To make a logo we first need to be clear about what A LOGO IS NOT.

It isn’t,

There have been a lot of opinions in this regard, but your logo isn’t your brand. The brand is intangible. It is the reputation you create with the service you provide to your customers. Your relation with your customers creates your brand, not the logo.

If you believe that a logo will make or break your business, that is not true. Your success lies in your work principles, your hard work, and your ethical code.

Now that we are clear with what a logo isn’t, let’s learn to design it.


To design a logo correctly, you will need to go through the following steps. Each step has its process and goals that will lead you to the next one.

This is the question phase, where you will have to connect your brand and your logo with a story. A successful brand knows what best clicks with their customers, and customers love stories. So before putting thought behind the logo, think about what you want to say through it. Convey the story behind ‘why’ your company does ‘what’ it does. Once you list the main aspects of the story, ask yourself the following,

  1. Who is your target audience? Research on their taste and preferences.
  2. Which company’s logo do you admire and why? List them.
  3. What are the characteristics of your brand that you want to convey?
  4. Who are your competitors? Go through their logos. Point out the good and the bad according to you in them.

You have a two-fold goal here. To get educated and to get inspired to create. Research on Google the fundamentals of design, colour, shape, typography. Once you research, you’ll get to know that every colour evokes a different emotion. For example, green showcases growth, health, and peace.

Once you have sorted the basics, go through your immediate competitors’ logos; then broaden your horizon to the industry. Don’t just see the visuals of the logos; learn the story behind it, understand what they are trying to portray with the colour choice and the presentation. Experience the brand visual across multiple channels, social media platforms, websites, etc. Then, brainstorm words that describe ‘what you do’ and ‘why you do it’ the best.

Once you are inspired enough and have the discovered points listed, you can get to generating logo designs. The necessary tools for designing are,

  1. Pencil and paper – For some preliminary sketching outlines. Don’t overthink this, you just need to put your ideas in a visual form for further reference, so it isn’t a big deal if you cannot draw well.
  2. Graphic designing software – Some of the best free tools are Inkscape and Vectr. If you are confident and want to invest in better software choose Adobe Illustrator.
  3. Logo Maker – If you have a time crunch and have to create a logo, this is the best place. They have it all sorted for you to just explore.
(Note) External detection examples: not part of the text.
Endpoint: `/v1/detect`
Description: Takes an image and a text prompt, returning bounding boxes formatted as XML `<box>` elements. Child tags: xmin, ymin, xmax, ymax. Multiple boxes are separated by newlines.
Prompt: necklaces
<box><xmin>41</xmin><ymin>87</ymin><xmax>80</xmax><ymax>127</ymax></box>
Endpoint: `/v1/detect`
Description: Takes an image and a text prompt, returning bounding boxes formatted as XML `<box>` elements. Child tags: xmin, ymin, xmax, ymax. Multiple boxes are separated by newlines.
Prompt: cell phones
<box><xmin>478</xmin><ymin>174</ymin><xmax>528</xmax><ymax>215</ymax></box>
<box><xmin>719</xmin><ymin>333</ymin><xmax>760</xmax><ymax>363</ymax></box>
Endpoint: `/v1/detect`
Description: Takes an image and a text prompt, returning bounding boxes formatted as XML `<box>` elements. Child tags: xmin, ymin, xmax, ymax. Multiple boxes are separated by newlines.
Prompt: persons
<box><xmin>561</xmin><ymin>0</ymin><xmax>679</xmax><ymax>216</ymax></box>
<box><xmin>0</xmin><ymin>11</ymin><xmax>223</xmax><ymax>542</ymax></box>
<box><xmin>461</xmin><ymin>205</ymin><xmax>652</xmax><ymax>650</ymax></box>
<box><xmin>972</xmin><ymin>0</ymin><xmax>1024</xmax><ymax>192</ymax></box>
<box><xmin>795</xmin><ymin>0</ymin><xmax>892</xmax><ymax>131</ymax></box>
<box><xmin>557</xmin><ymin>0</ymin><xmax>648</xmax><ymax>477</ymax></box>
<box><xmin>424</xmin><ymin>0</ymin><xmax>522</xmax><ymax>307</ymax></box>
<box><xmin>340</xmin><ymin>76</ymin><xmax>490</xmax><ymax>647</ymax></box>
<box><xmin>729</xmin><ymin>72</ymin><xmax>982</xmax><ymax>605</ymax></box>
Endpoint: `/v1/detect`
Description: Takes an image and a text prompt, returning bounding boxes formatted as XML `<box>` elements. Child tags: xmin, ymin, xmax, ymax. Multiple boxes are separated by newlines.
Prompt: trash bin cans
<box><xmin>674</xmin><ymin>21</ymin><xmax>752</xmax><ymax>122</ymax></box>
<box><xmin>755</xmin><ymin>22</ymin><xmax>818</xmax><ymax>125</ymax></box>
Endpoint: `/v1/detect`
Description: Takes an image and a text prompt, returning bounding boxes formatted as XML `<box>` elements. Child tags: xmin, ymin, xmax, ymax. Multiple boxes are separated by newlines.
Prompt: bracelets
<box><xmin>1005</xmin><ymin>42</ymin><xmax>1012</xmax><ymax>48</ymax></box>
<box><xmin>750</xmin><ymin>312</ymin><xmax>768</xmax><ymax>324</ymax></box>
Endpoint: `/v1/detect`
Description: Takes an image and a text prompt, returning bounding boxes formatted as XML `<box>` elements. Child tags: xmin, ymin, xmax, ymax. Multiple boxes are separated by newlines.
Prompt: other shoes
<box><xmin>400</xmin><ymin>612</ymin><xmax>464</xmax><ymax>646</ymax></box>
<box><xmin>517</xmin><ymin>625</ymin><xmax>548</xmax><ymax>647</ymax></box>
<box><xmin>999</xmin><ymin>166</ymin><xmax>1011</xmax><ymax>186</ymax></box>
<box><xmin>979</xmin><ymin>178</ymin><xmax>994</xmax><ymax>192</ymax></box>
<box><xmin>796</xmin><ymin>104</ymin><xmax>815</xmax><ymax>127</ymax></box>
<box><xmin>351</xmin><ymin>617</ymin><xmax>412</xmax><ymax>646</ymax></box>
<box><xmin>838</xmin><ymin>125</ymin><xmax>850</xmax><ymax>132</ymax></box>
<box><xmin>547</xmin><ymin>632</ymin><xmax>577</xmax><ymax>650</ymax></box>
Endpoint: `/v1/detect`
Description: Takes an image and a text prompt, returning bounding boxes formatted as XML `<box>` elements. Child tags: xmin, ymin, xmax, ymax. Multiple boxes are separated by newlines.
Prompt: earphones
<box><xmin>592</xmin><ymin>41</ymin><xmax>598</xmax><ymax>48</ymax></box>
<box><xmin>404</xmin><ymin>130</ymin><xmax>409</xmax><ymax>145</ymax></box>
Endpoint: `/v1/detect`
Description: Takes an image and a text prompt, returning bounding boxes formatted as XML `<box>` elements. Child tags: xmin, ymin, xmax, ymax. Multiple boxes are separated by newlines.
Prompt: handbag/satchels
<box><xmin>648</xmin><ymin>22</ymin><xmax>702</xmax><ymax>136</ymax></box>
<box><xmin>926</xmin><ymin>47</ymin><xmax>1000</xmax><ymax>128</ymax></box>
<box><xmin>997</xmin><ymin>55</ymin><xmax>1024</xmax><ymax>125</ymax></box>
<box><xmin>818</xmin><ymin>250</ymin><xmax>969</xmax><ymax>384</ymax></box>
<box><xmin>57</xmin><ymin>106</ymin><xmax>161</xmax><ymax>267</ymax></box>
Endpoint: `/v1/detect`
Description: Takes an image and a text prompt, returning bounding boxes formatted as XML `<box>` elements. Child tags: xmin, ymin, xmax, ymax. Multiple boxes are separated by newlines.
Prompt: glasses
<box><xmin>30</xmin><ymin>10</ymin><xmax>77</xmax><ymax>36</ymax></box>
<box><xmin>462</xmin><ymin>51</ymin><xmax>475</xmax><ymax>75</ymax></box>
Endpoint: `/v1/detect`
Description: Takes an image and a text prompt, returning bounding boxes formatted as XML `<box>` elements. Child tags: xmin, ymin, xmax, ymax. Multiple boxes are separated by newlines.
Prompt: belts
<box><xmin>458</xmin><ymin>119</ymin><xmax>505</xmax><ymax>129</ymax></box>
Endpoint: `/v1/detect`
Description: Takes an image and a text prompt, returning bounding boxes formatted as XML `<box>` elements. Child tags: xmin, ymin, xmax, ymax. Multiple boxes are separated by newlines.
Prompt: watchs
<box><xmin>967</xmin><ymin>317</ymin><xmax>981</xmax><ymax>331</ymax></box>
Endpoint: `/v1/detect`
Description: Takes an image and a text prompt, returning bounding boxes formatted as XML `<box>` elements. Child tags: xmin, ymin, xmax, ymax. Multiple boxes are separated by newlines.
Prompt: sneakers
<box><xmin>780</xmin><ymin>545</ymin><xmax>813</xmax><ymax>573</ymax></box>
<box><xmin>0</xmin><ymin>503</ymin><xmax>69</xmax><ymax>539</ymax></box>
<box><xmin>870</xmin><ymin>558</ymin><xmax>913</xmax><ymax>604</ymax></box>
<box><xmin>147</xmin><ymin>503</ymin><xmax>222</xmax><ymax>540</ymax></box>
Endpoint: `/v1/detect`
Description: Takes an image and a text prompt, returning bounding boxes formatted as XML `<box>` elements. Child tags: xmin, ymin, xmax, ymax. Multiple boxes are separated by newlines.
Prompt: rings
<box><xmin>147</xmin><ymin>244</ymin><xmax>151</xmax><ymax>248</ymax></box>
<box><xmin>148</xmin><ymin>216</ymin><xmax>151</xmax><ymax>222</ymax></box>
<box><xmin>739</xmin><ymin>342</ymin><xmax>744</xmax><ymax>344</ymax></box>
When you have made a few designs, it’s time to choose the best three. Don’t be too hard on yourself for this. Just go with the ones you keep going back to, then evaluate them. You can use the Logo Grader. Are they memorable and effective? Aesthetics and trends keep changing. Keeping that in mind, will your logo make an impact after 5 to 10 years? Can it be effectively used in various sizes for online as well as offline advertisements?

The logo is finalized, and now you have to make sure that it is used properly, be it the size, the orientation, the colour. Give strict instructions, else you’ll end up with a differently coloured logo during each campaign.

Once you are done, you will realize how much work goes into it, and feel proud of your effort. But remember your logo is the image, your ethics are your brand.